CommScope also intends to offer concurrently, subject to market and
other conditions, eight million shares of its common stock. In
connection with this offering, CommScope intends to grant the
underwriters a 30−day option to purchase an additional 1.2 million
shares of common stock. Neither the notes offering nor the common stock
offering is conditioned on consummation of the other offering.
The net proceeds from the notes offering and common stock offering will
be used to repay a portion of the amounts outstanding under CommScope’s
senior secured credit facilities in conjunction with an amendment to the
credit facilities. To the extent that net proceeds from the two
offerings exceed $400 million, such excess proceeds will be used for
general corporate purposes, including potentially paying down additional
indebtedness under CommScope's credit facilities.
J.P. Morgan Securities Inc., Merrill Lynch & Co. and Wachovia Capital
Markets, LLC are acting as joint book-running managers for the
convertible senior subordinated notes offering, and J.P. Morgan
Securities Inc., Merrill Lynch & Co. and UBS Securities LLC are acting
as joint book-running managers for the common stock offering.
CommScope has filed a registration statement (including a prospectus and
related preliminary prospectus supplements for each offering) with the
U.S. Securities and Exchange Commission (SEC) for the offerings to which
this communication relates. Before you invest, you should read the
applicable preliminary prospectus supplement and the accompanying
prospectus, as well as the documents and other information incorporated
therein by reference, for more complete information about CommScope and
these offerings. You may get these documents for free by visiting IDEA
on the SEC website at www.sec.gov.
Alternatively, copies may be obtained from J.P. Morgan Securities Inc.,
National Statement Processing, Prospectus Library, 4 Chase Metrotech
Center, CS Level, Brooklyn, NY 11245, (718) 242−8002 or 1-866-430-0686 .

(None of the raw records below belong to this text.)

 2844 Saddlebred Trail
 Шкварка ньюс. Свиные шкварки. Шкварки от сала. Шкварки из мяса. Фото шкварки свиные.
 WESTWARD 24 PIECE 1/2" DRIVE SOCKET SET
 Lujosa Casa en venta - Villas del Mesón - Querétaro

This press release does not constitute an offer to sell or the
solicitation of an offer to buy any convertible senior subordinated
notes or common stock, nor will there be any sale of convertible senior
subordinated notes or common stock in any state or jurisdiction in which
such offer, solicitation or sale would be unlawful prior to registration
or qualification under the securities laws of any such state or
CommScope, Inc. (NYSE: CTV) is a world leader in infrastructure
solutions for communication networks. Backed by strong research and
development, CommScope combines technical expertise and proprietary
technology with global manufacturing capability to provide customers
with infrastructure solutions for evolving global communications
networks in more than 130 countries around the world.

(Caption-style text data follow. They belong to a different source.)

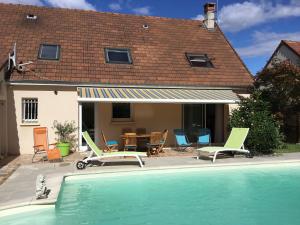 Πισίνα στο ή κοντά στο B and B chambres d’hôtes 24 h du Mans et Le Mans Classic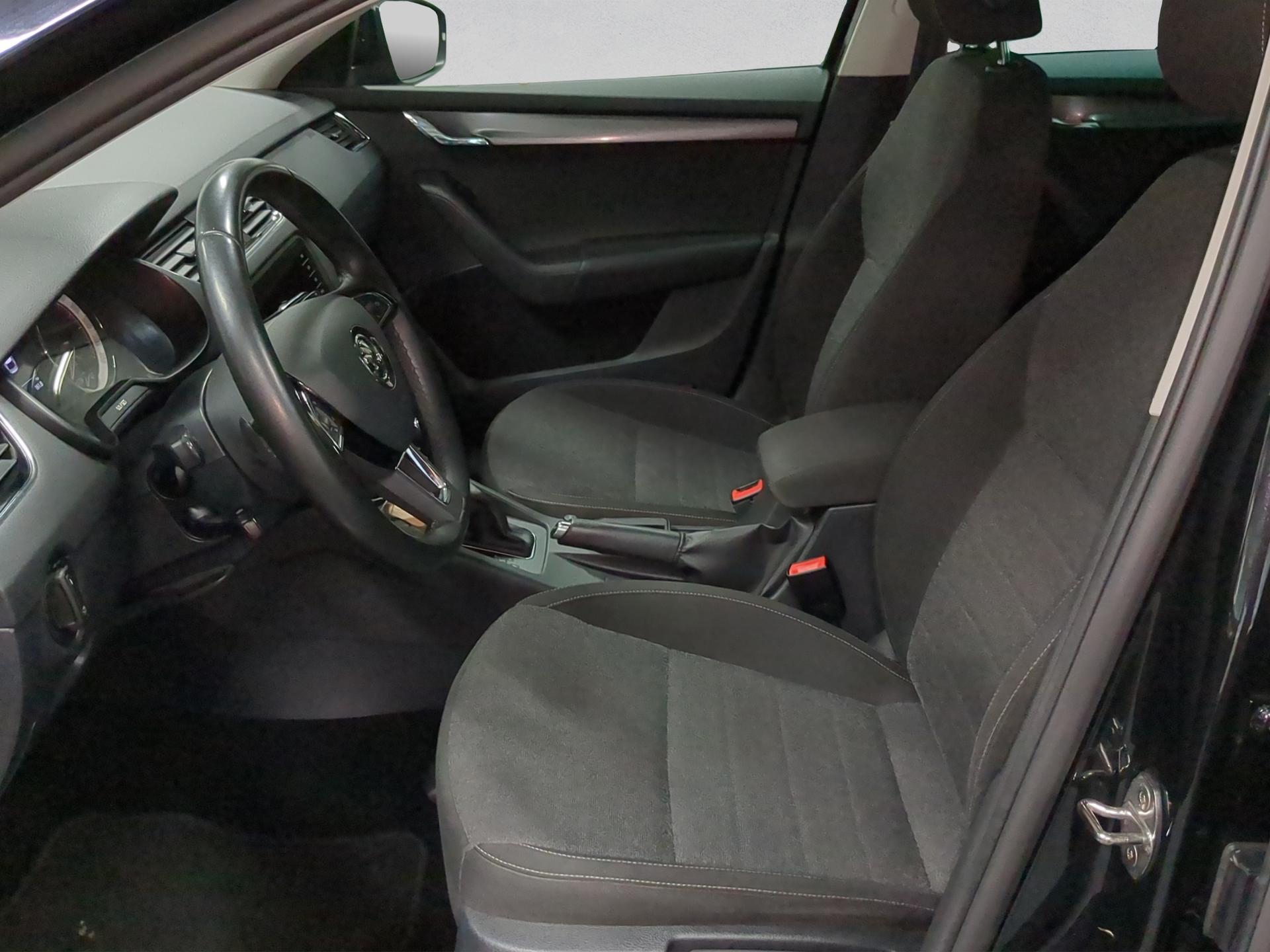 SKODA Octavia Combi 1.5 TSI Soleil DSG-image-8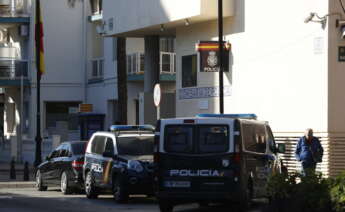 FUENGIROLA (MÁLAGA), 21/11/2023.- Comisaria de la localidad malagueña de Fuengirola donde la Policía Nacional ha detenido un hombre relacionado con el disparo que recibió el cofundador de Vox y exdirigente del PP, Aleix Vidal-Quadras, el pasado 9 de noviembre en Madrid.EFE/ Jorge Zapata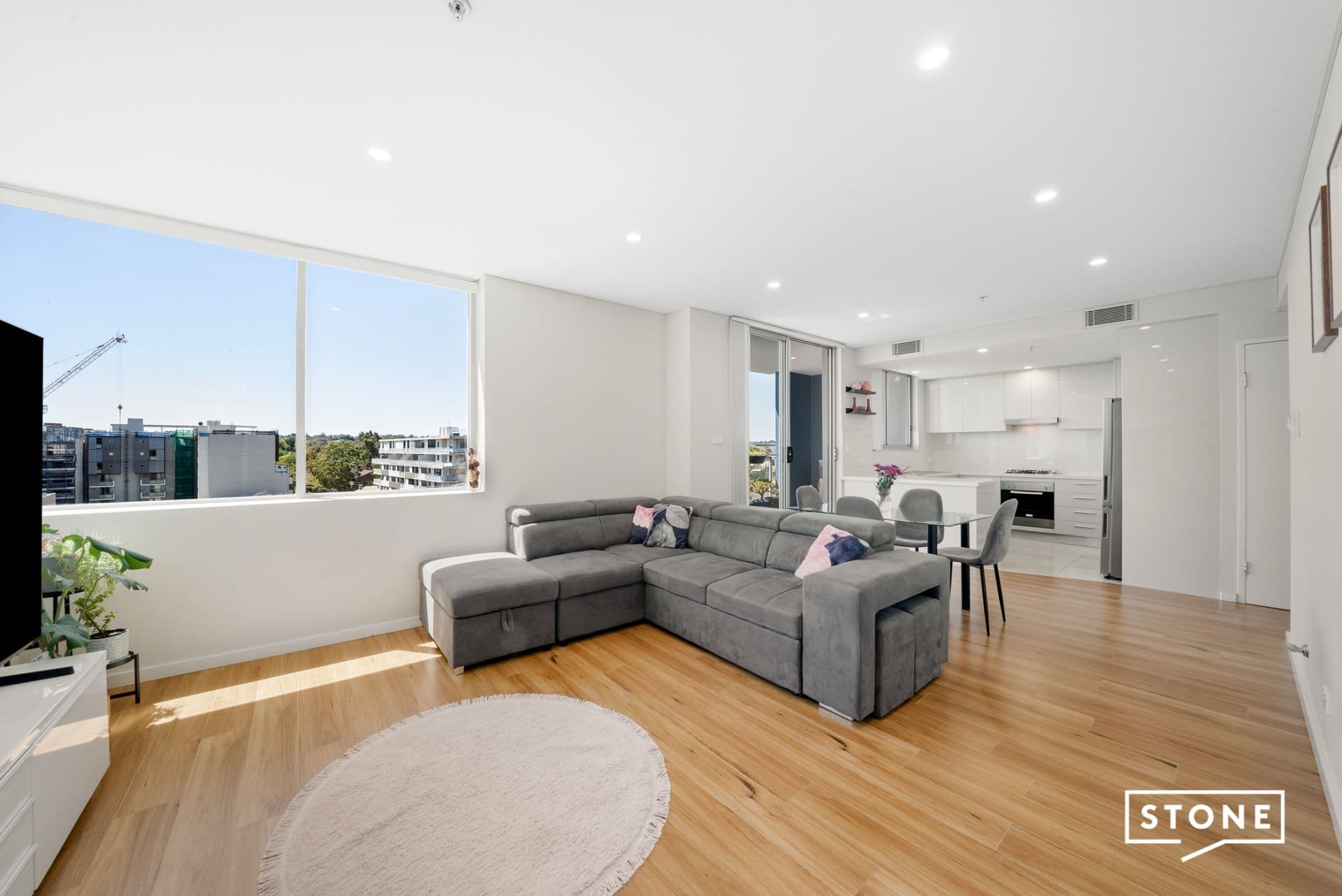 1 Sorrell Street, Parramatta - Thumbnail 2
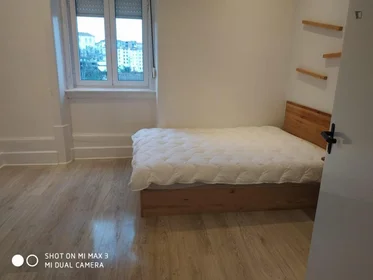 Chambre privée à Rua Guerra Junqueiro, image 30 de 38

This press release includes forward-looking statements that are based on
information currently available to management and on management's
beliefs, as well as on a number of assumptions concerning future events.

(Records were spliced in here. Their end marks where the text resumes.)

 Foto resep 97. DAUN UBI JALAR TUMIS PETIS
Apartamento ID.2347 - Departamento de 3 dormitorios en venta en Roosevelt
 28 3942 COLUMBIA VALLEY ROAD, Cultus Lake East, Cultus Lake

Forward-looking statements are not a guarantee of performance and are
subject to a number of uncertainties and other factors, which could
cause the actual results to differ materially from those currently
expected. For a more detailed description of the factors that could
cause such a difference, please see CommScope's filings with the
Securities and Exchange Commission. In providing forward-looking
statements, CommScope does not intend, and is not undertaking any
obligation or duty, to update these statements as a result of new
information, future events or otherwise. Readers are cautioned that
there can be no assurance that the proposed offerings of convertible
senior subordinated notes and common stock will be successfully
completed, or as to the terms on which the proposed offerings may be
completed, or that the expected amendments to CommScope’s credit
facilities will become effective in connection with the offerings.